Coachella Valley agencies are considering various ways to conserve water during the state's extreme drought, including looking at landscaping water use.

The city of La Quinta, which already replaced the grassy borders at Civic Center Park with desert landscaping, is now looking at doing away with the lush grass surrounding city hall.

"We're going to be looking at a number of different areas where La Quinta can help reduce the amount of water use in our city and … turf is part of that," Mayor Pro Tem Lee Osborne said Monday. "We have to look at everything."

Tim Jonasson, public works director, said the city plans to partner with the Coachella Valley Water District, which provides water to the city and its residents, to replace its turf in the city.

The water district board of directors meets Tuesday and will be asked to impose mandatory watering restrictions in addition to increasing its water conservation program funding by $540,000 — including $130,000 more for turf replacement.

Gov.
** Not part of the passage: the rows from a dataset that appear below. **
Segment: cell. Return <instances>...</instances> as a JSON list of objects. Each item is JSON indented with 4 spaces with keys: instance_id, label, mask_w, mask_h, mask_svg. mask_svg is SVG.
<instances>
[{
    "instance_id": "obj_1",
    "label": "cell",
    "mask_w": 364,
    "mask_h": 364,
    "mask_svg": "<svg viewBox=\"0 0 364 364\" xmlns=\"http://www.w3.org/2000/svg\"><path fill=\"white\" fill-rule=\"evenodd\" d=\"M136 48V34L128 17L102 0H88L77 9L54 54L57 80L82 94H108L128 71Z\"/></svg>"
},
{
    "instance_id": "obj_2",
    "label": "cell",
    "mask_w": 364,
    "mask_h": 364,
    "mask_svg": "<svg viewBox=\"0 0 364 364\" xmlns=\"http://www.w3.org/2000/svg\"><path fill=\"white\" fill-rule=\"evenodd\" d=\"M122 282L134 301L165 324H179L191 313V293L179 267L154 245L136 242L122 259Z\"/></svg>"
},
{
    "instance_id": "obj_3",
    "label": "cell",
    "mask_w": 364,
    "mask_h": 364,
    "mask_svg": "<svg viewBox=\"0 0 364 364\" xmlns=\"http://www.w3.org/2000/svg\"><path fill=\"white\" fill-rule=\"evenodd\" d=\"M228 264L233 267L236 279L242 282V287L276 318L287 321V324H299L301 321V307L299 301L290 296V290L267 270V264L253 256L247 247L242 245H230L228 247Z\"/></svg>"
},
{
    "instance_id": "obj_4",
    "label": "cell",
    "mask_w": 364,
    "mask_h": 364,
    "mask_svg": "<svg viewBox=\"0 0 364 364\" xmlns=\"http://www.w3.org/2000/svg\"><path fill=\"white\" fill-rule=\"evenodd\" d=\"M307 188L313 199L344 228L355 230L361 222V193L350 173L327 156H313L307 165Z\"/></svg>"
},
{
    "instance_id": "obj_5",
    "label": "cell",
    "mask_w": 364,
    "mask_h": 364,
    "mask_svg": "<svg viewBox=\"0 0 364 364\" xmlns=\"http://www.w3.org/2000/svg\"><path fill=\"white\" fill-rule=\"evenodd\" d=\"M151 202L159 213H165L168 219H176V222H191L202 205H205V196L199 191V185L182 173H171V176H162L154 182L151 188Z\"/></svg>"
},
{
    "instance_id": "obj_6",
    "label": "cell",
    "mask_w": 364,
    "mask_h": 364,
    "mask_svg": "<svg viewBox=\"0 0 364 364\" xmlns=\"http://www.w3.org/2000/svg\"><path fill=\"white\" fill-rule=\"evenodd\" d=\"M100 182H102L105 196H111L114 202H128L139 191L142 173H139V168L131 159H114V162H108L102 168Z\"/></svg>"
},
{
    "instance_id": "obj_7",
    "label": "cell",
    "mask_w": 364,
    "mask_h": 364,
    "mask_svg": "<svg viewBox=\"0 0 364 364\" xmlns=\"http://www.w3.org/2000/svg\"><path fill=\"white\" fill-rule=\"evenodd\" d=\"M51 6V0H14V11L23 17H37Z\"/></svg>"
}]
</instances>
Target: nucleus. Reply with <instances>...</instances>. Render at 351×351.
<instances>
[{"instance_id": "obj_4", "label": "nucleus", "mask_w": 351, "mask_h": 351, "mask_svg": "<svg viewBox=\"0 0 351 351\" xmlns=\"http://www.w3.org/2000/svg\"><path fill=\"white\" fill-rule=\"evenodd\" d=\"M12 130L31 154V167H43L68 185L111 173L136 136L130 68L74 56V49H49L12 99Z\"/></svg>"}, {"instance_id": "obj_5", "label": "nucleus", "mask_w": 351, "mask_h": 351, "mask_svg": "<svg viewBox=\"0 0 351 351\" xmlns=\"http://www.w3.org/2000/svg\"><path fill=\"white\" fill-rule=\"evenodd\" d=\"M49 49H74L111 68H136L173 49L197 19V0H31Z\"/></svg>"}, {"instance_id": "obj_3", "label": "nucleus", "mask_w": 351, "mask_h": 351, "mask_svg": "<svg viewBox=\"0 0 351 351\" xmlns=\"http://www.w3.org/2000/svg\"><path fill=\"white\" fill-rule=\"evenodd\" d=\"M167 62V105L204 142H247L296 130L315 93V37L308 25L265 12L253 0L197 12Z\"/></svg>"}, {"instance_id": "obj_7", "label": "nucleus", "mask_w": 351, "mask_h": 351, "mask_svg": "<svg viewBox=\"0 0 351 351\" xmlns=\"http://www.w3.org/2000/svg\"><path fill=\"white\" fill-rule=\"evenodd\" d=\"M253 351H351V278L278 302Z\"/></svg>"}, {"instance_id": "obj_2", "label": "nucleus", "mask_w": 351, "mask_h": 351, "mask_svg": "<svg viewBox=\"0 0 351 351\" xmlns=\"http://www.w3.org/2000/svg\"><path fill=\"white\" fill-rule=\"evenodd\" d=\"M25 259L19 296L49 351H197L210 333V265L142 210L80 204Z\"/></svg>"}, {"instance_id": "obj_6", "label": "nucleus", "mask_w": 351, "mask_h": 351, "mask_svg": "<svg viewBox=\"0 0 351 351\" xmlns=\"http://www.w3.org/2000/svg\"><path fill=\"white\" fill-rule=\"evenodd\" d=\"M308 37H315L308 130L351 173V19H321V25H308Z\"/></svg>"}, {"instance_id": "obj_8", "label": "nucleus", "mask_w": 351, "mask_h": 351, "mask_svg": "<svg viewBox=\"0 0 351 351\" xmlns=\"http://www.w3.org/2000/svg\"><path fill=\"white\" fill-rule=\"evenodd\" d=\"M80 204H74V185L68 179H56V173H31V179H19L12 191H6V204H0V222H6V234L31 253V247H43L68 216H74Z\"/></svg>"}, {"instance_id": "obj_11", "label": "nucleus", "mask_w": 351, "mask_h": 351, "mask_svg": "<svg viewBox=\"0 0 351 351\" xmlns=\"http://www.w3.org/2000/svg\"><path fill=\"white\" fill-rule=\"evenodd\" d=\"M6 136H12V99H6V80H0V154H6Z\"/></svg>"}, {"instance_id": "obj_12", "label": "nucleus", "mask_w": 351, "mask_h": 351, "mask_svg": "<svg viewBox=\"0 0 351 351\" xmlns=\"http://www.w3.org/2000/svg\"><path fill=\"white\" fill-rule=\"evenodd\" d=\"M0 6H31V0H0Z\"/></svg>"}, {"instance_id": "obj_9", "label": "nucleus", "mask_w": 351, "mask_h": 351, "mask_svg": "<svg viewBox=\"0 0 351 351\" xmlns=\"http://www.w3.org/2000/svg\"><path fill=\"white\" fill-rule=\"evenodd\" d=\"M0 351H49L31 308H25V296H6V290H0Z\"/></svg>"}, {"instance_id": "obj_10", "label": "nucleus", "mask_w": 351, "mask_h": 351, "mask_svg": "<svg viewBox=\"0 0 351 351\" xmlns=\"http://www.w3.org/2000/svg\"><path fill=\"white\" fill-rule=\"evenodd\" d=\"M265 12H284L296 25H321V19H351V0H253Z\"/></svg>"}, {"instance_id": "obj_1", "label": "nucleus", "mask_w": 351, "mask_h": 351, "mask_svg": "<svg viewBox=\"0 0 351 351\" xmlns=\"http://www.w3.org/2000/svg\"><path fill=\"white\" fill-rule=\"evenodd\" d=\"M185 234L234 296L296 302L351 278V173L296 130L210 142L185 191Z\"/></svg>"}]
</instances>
Jerry Brown declared a statewide drought emergency in January and, on July 28, the State Water Resources Control Board imposed emergency measures that require water agencies and water users to increase water conservation or face potential fines.

The Palm Springs-based Desert Water Agency on Aug. 5 adopted mandatory water restrictions, prohibiting customers from hosing down driveways, prohibiting the watering of lawns and outdoor irrigation between 10 a.m. and 5 p.m., and limiting the service of water at restaurants to only those who request it.

CVWD is being asked to approve similar water restrictions.

"With people being aware of the drought, we're anticipating it will increase interest in our (water conservation) program. We're expecting … more people to take advantage," district spokeswoman Heather Engel said Monday.

Engel said La Quinta could choose to participate in the district's rebate program directed toward large landscape users that include homeowners' associations, businesses and cities. The program also has a separate category for residential only.

Tuesday's discussion will include increasing the maximum rebate for the large landscape users from $10,000 per project to $25,000 per project. Users are allowed up to two projects.

La Quinta already converted its civic center park border to desert landscape a few years back, Jonasson said.

Rancho Mirage has also removed turf in the city by partnering with the CVWD on a "special cost share" program outside the realm of the rebate program, Engel said.

Jonasson said La Quinta had hoped to replace the turf around city hall this year, but couldn't afford the $477,000 price tag, so it's being pushed to next year as part of the capital improvement program.

He said he envisions the city working with CVWD in a similar fashion as Rancho Mirage as to not compete against HOA's for money.